By Kevin Wilson
CMI staff writer
After nearly nine years, Great Lakes Airlines is breaking up with Clovis and its municipal airport.
The airline filed a termination notice Tuesday to end its federally-subsidized flights between Clovis and Denver International Airport, with a stop at Santa Fe.
Under terms of Essential Air Service, Great Lakes is required to provide service to Clovis until a new carrier is in place. Airport Director Gene Bieker said the Department of Transportation plans to put Clovis passenger service out to bid next week, and it’s assumed most bids won’t come in until the conclusion of the holiday season.
The termination will be discussed in a special Civil Aviation Board meeting 5:15 p.m. Tuesday at the airport, where members will presumably work again towards service to Dallas Fort Worth International Airport — something even Great Lakes admits would be better for Clovis.
“We’d like to see an eastbound flight,” said City Commissioner and aviation board member Chris Bryant. “If we ever get that chance, I think whoever picked up that route would find out it’s beneficial to the airlines. I think the base would use it quite a bit more and the community would use it.”
The Cheyenne, Wyo.-based airline first worked with Clovis in April 2005 with flights to and from Albuquerque Sunport, and operated under that agreement until it decided to move operations to Denver last year.
There are less than four passengers per flight on the two daily one-stop flights, one of a few issues noted by Great Lakes Vice President and Chief Financial Officer Michael Matthews in the termination notice. He added that Great Lakes’ decision to stop in Santa Fe to allow for security screening and provide an opportunity to gain additional passengers to and from Denver has contributed to an underperforming product.
Bieker said the termination notice wasn’t shocking.
“Great Lakes had called and said they were looking at the numbers because they were so low,” Bieker said. “To me, that’s usually an indication that something is coming.”
Bieker didn’t have exact passenger numbers Thursday, but said passenger increases were around 7 to 10 percent over the last few months. That moved Clovis from around 3.1 passengers per flight to 3.5 passengers per flight, and, “Great Lakes would like to see 40 to 50 percent (increases).”

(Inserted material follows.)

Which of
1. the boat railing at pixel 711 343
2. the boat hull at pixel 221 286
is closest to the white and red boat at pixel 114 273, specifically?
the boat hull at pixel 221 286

Great Lakes provides EAS service to Silver City using a hub in Phoenix, but doesn’t believe Clovis customers are interested in that option.
“It has become clear that it is in the community’s and the carrier’s mutual best interest for the DOT to solicit new requests for proposals to provide Essential Air Service at Clovis,” Matthews wrote. “Great Lakes shares the belief of the community that air service to the Dallas/Fort Worth hub would most likely provide the best air service opportunity for the Clovis community. Great Lakes does not operate a Dallas/Fort Worth hub. Therefore, Great Lakes believes that a request for proposals, emphasizing service to the Dallas/Fort Worth hub, should be solicited to facilitate the desires of the community.”
Right now, Bieker said, that is easier said than done.
“Dallas is the community’s preference, from everything I’ve got,” Bieker said. “The problem is that DOT does the bid, and the way EAS reads (service is) to a hub. Amarillo, Albuquerque and Denver are hubs. Who knows what these airlines will come in with if they decide to bid?”
Bieker does not think Clovis has the financial ability to pass up the federally-subsidized program, and will likely need to show better numbers with a new carrier before a carrier takes on Clovis-Dallas service.
“You’ve got a major airport that costs airlines a lot of money to get a gate” Bieker said. Economically, would it be worth their while to pay whatever it is per gate (for Clovis)?”
Bryant said community members weren’t happy when flights to Albuquerque were discontinued. He doesn’t think a return to Albuquerque is preferable to Dallas service, but didn’t feel it would be a step backward if Clovis received service again to Albuquerque.
“It may be something that would work,” Bryant said. “It’s hard to say at this point. First off, we’ve got to see what carriers offer.”